In [None]:
import os
import site
os.environ["PYTHONPATH"] = site.USER_BASE + "/lib/python2.7/site-packages:" + os.environ["PYTHONPATH"]

In [None]:
print(os.environ["PYTHONPATH"])

In [None]:
import os.path
from lxml import etree
%matplotlib inline
import matplotlib.pyplot as plt

In [None]:
def extract_words_coords(filename):
    """
    Parse a BL_newspaper XML file and extract words and coordinates. 
    Both BL_page with pageWord sub-elements or BL_article with
    articleWord sub-elements are handled.
    
    :param filename: file name
    :type filename: str or unicode
    :return: list of ([X, Y, W, H], word)
    :rtype: list(tuple(list(int), str or unicode))
    """
    with open(filename, "r") as f:
        parser = etree.XMLParser(recover=False)
        document_tree = etree.parse(f, parser)
    root_element = document_tree.getroot()
    elements = document_tree.xpath("/BL_newspaper/BL_page")
    query = "//pageWord"
    if not elements:
        elements = document_tree.xpath("/BL_newspaper/BL_article")
        query = "//articleWord"
    element = elements[0]
    print("Word element: " + query)
    word_elts = element.xpath(query)
    assert word_elts, ("No " + query + " elements")
    print(("Number of words: " + str(len(word_elts))))
    word_coords = []
    for word_elt in word_elts:
        coords = word_elt.attrib["coord"].split(",")
        coords = [int(c) for c in coords]
        word = word_elt.text
        word_coords.append((coords, word))
    return word_coords

In [None]:
def plot_words(word_coords, subplot):
    """
    Plot words on a subplot.
    
    :param word_coords: list of ([X, Y, W, H], word)
    :rtype word_coords: list(tuple(list(int), str or unicode))
    :param subplot: file name
    :type subplot: matplotlib.axes._subplots.AxesSubplot
    """
    for ([x, y, w, h], word) in word_coords:
        subplot.text(x, y, word, fontsize=6)

In [None]:
def create_text_subplot(title, word_coords):
    """
    Create a figure and plot words in a sub-plot.

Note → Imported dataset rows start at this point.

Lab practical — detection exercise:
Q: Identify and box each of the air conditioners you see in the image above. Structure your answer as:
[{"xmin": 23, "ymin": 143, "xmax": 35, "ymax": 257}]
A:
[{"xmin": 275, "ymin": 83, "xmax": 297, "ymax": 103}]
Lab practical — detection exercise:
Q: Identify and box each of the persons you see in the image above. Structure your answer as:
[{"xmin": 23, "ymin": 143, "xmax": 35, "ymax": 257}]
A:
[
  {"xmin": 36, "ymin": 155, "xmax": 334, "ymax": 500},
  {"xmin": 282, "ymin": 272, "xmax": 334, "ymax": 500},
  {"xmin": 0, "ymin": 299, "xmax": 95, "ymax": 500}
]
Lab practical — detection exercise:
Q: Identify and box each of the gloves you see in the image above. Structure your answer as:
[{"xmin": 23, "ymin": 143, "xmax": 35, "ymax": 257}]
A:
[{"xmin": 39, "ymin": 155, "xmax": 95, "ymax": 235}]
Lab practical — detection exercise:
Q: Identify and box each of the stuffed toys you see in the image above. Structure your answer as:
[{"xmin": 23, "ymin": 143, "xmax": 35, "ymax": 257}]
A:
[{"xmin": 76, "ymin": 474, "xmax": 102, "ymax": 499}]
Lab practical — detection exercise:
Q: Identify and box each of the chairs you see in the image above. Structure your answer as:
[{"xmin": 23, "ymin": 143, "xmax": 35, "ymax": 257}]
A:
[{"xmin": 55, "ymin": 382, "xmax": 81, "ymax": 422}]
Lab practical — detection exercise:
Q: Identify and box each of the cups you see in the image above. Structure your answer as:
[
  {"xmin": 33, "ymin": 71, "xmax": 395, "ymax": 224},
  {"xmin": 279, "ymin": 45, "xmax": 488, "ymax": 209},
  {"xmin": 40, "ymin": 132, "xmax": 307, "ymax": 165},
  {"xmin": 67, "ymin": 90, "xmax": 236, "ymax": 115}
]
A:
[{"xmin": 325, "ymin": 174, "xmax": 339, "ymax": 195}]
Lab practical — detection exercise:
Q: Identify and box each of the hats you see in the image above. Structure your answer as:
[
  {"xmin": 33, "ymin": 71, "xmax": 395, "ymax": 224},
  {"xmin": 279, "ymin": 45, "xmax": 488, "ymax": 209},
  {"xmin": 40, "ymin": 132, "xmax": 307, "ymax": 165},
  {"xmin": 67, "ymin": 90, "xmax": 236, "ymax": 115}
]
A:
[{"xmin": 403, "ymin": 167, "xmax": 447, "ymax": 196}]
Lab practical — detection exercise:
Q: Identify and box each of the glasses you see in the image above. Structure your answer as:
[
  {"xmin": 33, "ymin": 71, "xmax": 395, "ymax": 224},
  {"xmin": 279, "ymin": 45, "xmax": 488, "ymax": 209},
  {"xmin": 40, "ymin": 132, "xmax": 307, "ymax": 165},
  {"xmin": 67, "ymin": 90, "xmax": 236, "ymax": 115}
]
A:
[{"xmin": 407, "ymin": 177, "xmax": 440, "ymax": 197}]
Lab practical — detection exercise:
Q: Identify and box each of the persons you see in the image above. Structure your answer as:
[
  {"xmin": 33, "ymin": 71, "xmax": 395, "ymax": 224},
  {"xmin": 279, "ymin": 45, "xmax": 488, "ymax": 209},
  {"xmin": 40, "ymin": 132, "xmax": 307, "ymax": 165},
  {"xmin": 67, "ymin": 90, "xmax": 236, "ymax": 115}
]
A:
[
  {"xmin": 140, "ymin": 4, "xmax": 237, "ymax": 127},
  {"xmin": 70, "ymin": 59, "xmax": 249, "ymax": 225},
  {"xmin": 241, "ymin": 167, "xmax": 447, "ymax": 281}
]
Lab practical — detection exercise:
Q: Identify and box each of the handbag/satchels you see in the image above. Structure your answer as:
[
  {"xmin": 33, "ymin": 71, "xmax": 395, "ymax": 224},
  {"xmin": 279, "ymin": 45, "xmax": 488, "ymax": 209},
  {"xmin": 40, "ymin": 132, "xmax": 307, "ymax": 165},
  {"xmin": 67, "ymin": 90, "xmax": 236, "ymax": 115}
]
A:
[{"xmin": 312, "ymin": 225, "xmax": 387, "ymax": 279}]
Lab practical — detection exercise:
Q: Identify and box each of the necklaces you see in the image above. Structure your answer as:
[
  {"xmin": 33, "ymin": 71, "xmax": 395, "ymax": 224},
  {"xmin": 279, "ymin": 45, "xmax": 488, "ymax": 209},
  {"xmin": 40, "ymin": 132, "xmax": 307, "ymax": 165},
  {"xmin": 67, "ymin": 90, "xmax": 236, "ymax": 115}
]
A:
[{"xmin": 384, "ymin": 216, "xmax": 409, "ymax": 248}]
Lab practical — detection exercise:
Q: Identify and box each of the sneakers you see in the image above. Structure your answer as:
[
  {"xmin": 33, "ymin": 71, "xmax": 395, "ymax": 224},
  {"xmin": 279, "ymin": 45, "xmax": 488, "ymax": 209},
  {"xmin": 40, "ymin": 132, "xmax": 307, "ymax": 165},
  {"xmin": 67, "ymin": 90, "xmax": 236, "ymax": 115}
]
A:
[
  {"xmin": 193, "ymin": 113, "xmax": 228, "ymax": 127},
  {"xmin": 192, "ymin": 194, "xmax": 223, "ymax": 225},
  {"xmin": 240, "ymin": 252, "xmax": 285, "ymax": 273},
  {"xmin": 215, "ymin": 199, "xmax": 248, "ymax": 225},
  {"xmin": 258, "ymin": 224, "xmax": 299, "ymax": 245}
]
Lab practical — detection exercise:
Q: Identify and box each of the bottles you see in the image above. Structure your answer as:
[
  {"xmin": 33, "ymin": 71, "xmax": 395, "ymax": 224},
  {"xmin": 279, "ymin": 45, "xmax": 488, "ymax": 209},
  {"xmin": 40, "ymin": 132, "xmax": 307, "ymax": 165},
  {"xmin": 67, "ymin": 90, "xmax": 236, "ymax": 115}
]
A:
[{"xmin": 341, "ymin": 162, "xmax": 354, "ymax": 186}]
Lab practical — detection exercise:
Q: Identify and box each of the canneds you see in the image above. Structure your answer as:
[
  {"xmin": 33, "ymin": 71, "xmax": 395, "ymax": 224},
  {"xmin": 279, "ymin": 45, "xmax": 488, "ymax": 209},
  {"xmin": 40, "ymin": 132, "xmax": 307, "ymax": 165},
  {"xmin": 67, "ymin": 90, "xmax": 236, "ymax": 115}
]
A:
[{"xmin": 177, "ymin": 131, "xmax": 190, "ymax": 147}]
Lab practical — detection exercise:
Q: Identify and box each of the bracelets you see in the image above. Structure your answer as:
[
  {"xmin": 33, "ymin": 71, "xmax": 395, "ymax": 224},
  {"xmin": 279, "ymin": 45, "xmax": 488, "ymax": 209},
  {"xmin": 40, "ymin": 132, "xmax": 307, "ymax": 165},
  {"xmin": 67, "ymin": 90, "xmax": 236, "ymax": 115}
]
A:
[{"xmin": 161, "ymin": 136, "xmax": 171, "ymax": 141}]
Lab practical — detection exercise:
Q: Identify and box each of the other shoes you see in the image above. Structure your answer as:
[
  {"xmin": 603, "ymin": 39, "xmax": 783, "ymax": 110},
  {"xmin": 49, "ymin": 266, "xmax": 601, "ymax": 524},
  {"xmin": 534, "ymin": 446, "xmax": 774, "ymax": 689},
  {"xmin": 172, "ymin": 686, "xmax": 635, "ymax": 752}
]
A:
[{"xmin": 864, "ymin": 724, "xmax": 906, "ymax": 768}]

    :param title: figure title
    :type type: str or unicode
    :param word_coords: list of ([X, Y, W, H], word)
    :rtype word_coords: list(tuple(list(int), str or unicode))
    :return: figure
    :rtype: matplotlib.figure.Figure
    """
    figure = plt.figure(figsize=(10, 20), dpi=100)
    figure.suptitle(title, fontsize=14, fontweight='bold')
    subplot = figure.add_subplot(111)  # 1x1 grid, 1st subplot
    subplot.axis([0, 3000, 6000, 0])  # Invert Y axis. More intuitive than plt.gca().invert_yaxis()
    # plt.autoscale(False)
    subplot.autoscale_view(scalex=False, scaley=False)
    subplot.axes.get_xaxis().set_visible(False)
    subplot.axes.get_yaxis().set_visible(False)
    plot_words(word_coords, subplot)
    return figure

In [None]:
def create_text_plot(directory, filename, title, limit=-1):
    """
    Create a figure and plot words in a sub-plot.

    :param directory: directory name
    :type directory: str or unicode
    :param filename: file name, relative to directory
    :type filename: str or unicode
    :param title: figure title
    :type type: str or unicode
    :param limit: number of words to plot
    :type limit: int
    :return: figure
    :rtype: matplotlib.figure.Figure
    """
    filepath = os.path.join(directory, filename)
    word_coords = extract_words_coords(filepath)
    if limit != -1:
        word_coords = word_coords[0:limit]
    plot = create_text_subplot(title + " : " + filename, word_coords)
    return plot

In [None]:
directory = "/mnt/lustre/at003/at003/shared/findmypast/BNA/0000083/1847/1002/"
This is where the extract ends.